**Text to read**
[FOM] Question about theoretical physics
Arnold Neumaier
Arnold.Neumaier at univie.ac.at
Fri Mar 1 05:33:26 EST 2013
On 02/28/2013 11:59 PM, Kreinovich, Vladik wrote:
> Situation with \QED is not as bad as that. What physicists often do is that they use some first approximation, crudely speaking, the result of linearizing the corresponding equations. Often, the results of the first approximation fit the experiments well, i.e., the difference between the predictions and observations is smaller than 2-3 sigma, where sigma is the standard deviation of the measurement error. If the results are close but not that accurate, they try second approximation.
>
> For QED, we get correct result with I think 10 digits or so, very accurate, by using the appropriate approximation, enough to explain most experiments, this is indeed a great achievement for which Nobel prize was awarded. Yes, we still have a problem of not being clear what to do 100 years from now, when the measurement accuracy willl increase so much that we will need to take equations into account more accurately.
The situation is not as good. The Nobel prize was awarded for results
obtained in 1948, just after QED was made to give sensible predictions
at all. At that time the accuracy needed was low, and a first order
expansion in the fine structure constant was enough. This is essentially
what can be found in today's textbooks on quantum field theory.
Today, calculations have to be done to order alpha^5 and alpha^6,
to match the experimental accuracy for the anonmalous magnetic moment of
the electron. But higher order calculations are messy and give little
insight; hence they are done only by those few physicists specializing
in high accuracy tests of QED.

Spatial reasoning records
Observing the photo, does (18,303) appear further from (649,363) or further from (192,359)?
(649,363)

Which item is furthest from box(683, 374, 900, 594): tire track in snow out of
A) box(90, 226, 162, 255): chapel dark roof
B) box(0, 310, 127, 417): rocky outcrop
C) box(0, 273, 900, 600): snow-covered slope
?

**Tasks and exercises**
[A] Decide whether each statement agrees with the post on QED accuracy, answering yes or no and quoting the deciding words of the post: (i) The Nobel prize was awarded for results obtained in 1948. (ii) A first order expansion in the fine structure constant is enough to match today's experimental accuracy for the anomalous magnetic moment of the electron. (iii) Higher order calculations are carried out by most physicists.
[B] In the post on QED accuracy, take the passage that begins at the words "The situation is" and stops after "quantum field theory.", and write it out with "textbooks" replaced by "lecture notes".
[C] Write the next part of the post on QED accuracy, picking up after its final sentence.

**Expected outputs**
[A]
(i) Yes: "The Nobel prize was awarded for results obtained in 1948"
(ii) No: "Today, calculations have to be done to order alpha^5 and alpha^6"
(iii) No: "hence they are done only by those few physicists specializing in high accuracy tests of QED"

[B]
The situation is not as good. The Nobel prize was awarded for results
obtained in 1948, just after QED was made to give sensible predictions
at all. At that time the accuracy needed was low, and a first order
expansion in the fine structure constant was enough. This is essentially
what can be found in today's lecture notes on quantum field theory.

[C]
For other applications, in particular to relativisitc quantum chemistry,
the situation is very mixed. A recent article by
Werner Kutzelnigg,
Solved and unsolved problems in relativistic quantum chemistry,
Chemical Physics 395 (2012), 16-34.
describes what the title promises. One cannot calculate well many things
of interest. A prime example is the Helium fine structure; cf.
Ingvar Lindgren,
The helium fine-structure controversy
http://arxiv.org/abs/0810.0823
Anyone who wants to understand the complexity of QED calculations and
see the inadequacy of accusations such as ''It's cheating if the
scientist makes some kind of ambiguous statement that can later be
weaseled to fit any experimental result that happens to turn up.''
(quoted form a mail by Timothy Chow in this thread) should read these
articles and perhaps leaf through the book
Ingvar Lindgren
Relativistic Many-Body Theory: A New Field-Theoretical Approach,
Springer 2011.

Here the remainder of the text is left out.